** START Supplied data **

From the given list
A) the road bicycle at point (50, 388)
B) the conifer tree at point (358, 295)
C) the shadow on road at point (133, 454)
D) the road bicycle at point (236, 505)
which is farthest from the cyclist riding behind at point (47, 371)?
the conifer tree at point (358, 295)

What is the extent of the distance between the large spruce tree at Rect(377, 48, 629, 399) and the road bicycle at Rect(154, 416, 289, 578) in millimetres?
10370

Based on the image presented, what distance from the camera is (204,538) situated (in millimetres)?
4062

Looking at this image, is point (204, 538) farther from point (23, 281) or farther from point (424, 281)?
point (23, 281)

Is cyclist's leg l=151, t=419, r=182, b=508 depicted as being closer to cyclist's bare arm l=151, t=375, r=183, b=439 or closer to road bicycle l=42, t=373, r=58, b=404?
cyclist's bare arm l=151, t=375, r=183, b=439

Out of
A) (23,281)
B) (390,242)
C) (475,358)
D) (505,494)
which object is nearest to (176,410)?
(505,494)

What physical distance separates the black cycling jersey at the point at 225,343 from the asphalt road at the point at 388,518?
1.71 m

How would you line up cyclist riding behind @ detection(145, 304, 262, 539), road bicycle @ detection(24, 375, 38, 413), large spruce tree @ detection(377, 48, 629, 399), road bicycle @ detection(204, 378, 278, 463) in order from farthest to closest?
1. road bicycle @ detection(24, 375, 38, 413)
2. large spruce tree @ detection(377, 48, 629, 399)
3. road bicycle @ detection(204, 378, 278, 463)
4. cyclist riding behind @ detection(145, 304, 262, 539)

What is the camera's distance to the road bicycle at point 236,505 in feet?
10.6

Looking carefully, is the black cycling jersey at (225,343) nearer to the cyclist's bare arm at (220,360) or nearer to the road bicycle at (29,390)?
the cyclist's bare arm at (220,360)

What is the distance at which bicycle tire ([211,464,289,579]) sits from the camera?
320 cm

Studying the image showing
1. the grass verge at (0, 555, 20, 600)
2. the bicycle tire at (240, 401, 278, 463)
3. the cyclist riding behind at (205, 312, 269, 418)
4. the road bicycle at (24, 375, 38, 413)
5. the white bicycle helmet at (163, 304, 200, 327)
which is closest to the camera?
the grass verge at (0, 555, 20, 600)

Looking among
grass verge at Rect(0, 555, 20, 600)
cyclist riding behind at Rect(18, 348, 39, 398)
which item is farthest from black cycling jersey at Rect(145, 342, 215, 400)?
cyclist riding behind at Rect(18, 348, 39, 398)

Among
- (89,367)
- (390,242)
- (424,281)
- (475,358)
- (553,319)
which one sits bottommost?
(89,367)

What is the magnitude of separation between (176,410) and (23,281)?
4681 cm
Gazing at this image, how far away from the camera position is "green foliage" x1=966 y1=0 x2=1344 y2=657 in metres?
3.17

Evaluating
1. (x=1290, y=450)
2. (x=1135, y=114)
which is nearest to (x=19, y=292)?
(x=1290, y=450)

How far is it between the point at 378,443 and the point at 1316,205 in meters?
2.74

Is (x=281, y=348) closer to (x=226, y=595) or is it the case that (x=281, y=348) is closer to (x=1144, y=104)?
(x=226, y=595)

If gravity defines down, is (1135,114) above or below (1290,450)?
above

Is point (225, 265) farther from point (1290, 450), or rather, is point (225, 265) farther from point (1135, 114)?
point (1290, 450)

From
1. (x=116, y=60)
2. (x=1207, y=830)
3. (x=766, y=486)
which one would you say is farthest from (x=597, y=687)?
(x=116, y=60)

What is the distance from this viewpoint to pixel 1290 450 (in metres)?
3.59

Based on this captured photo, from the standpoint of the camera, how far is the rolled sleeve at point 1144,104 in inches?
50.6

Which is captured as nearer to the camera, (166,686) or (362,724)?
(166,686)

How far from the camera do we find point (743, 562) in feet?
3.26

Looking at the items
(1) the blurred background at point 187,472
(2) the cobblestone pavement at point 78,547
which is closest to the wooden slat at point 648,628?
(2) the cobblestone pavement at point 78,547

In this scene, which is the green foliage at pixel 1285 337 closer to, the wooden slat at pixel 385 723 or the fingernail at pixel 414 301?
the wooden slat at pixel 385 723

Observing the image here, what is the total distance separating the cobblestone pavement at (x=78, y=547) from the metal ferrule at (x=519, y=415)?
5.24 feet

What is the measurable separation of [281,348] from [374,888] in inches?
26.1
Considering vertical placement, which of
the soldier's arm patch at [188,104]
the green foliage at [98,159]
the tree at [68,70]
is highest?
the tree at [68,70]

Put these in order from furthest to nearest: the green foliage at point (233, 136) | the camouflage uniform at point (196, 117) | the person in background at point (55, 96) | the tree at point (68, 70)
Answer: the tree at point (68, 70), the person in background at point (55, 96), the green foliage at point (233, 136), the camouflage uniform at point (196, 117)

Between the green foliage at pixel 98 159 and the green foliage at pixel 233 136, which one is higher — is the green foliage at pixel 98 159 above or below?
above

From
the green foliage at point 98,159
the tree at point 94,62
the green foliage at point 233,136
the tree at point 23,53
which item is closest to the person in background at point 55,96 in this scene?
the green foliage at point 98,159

** END Supplied data **
** START Supplied data **

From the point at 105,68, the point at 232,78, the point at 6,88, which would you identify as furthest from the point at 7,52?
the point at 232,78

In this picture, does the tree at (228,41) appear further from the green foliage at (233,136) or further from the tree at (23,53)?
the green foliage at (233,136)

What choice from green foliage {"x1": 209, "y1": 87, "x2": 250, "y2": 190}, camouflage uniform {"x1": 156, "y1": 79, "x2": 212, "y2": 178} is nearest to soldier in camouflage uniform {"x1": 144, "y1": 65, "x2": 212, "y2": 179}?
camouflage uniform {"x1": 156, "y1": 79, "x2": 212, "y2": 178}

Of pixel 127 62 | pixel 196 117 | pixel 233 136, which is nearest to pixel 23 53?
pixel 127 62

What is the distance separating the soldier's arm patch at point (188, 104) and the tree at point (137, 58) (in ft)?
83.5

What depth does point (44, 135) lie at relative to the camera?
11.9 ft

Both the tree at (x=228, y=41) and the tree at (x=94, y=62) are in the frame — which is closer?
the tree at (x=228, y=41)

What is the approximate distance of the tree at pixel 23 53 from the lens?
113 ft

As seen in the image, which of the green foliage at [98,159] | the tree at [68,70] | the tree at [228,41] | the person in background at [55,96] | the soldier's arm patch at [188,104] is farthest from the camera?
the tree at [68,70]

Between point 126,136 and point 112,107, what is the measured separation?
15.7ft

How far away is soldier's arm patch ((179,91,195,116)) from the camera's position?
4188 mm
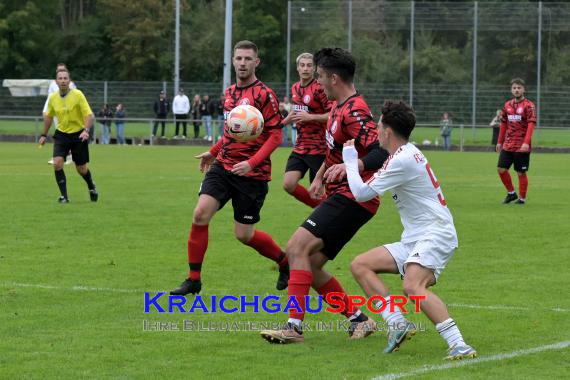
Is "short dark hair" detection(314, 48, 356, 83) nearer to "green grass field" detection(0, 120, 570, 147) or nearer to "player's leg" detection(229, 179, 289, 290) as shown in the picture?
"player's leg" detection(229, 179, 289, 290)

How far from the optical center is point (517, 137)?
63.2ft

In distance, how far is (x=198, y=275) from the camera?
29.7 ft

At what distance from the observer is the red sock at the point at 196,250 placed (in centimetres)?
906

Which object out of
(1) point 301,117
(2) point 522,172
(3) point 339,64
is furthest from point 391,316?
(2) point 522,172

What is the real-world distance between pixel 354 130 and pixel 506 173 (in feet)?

** END Supplied data **

## Exercise brief
From the items above, gather each line that contains the word "order" and copy it out.

## Correct output
How would you line up cyclist riding behind @ detection(145, 304, 262, 539), road bicycle @ detection(24, 375, 38, 413), large spruce tree @ detection(377, 48, 629, 399), road bicycle @ detection(204, 378, 278, 463) in order from farthest to closest?
Put these in order from furthest to nearest: the green foliage at point (233, 136) | the camouflage uniform at point (196, 117) | the person in background at point (55, 96) | the tree at point (68, 70)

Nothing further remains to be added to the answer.